Document ::
● ● ●

Published 07/15/2014, 02:05 AM
Updated 07/09/2023, 06:31 AM

Even if the economy were growing at a faster pace, it wouldn't come close to offsetting the interest payments on our ever-expanding debt.

If you want to know why the Status Quo is unsustainable, just look at interest and debt. These are not difficult to understand: debt is a loan that must be paid back or discharged/written off and the loss absorbed by the lender. Interest is paid on the debt to compensate the owner of the money for the risk of loaning it to a borrower.

It's easy to see what's happening with debt and the real economy (as measured by GDP, gross domestic product): debt is skyrocketing while real growth is stagnant. Put another way--we have to create a ton of debt to get a pound of growth.

There is no other way to interpret this chart.

DEBT-GDP

The Status Quo has only survived this crushing expansion of debt by dropping interest rates to historic lows. This is a chart of the yield on the 10-year Treasury bond, which reflects the extraordinary decline in interest rates over the past two decades.

● ● ●

Given records ::
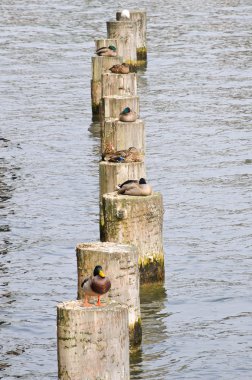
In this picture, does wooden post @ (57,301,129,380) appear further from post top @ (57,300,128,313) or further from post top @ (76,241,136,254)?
post top @ (76,241,136,254)

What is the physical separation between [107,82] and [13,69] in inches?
370

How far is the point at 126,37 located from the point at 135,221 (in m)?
15.6

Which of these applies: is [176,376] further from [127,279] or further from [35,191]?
[35,191]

● ● ●

Tasks and exercises ::
1/ In the text on debt and interest rates, what does the yield on the 10-year Treasury bond reflect?
2/ List every term that the text on debt and interest rates defines or spells out.
3/ Extend the text on debt and interest rates from where it stops.

Responses in order ::
1/ It reflects the extraordinary decline in interest rates over the past two decades.

2/
- Debt
- Interest
- GDP (gross domestic product)

3/
The Federal Reserve has pegged rates at essentially 0% for years. That means the strategy of lowering interest rates to enable more debt has run out of oxygen: rates can't drop any lower, and so they can either stay at current levels or rise.


10-Yr Bonds

Near-zero interest rates for banks borrowing from the Fed doesn't mean conventional borrowers get near-zero rates: auto loans are around 4%, credit cards are still typically 16% to 25%, garden-variety student loans are around 8% and conventional mortgages are about 4.25% to 4.5% for 30-year fixed-rate home loans.

This decline in interest rates means households can borrow more money while paying the same amount in interest.

So the interest payment on a $30,000 car today is actually less than the payment on a $15,000 auto loan back in 2000.

Auto Loans

The monthly payment on a $400,000 home mortgage is roughly the same as the payment at much higher rates on a $200,000 home loan 15 years ago.

So dropping the interest rates has enabled a broad-based expansion of debt across the entire economy. Notice how debt has exploded higher in every segment of the economy: household, finance, government, business.

TCMDO Breakdown

The other half of the debt/interest rate equation is household income: if income is stagnant and declining, the household cannot afford to take on more debt and pay more interest. With real (adjusted for inflation) household income declining for all but the top 10%, households cannot take on more debt unless rates drop significantly.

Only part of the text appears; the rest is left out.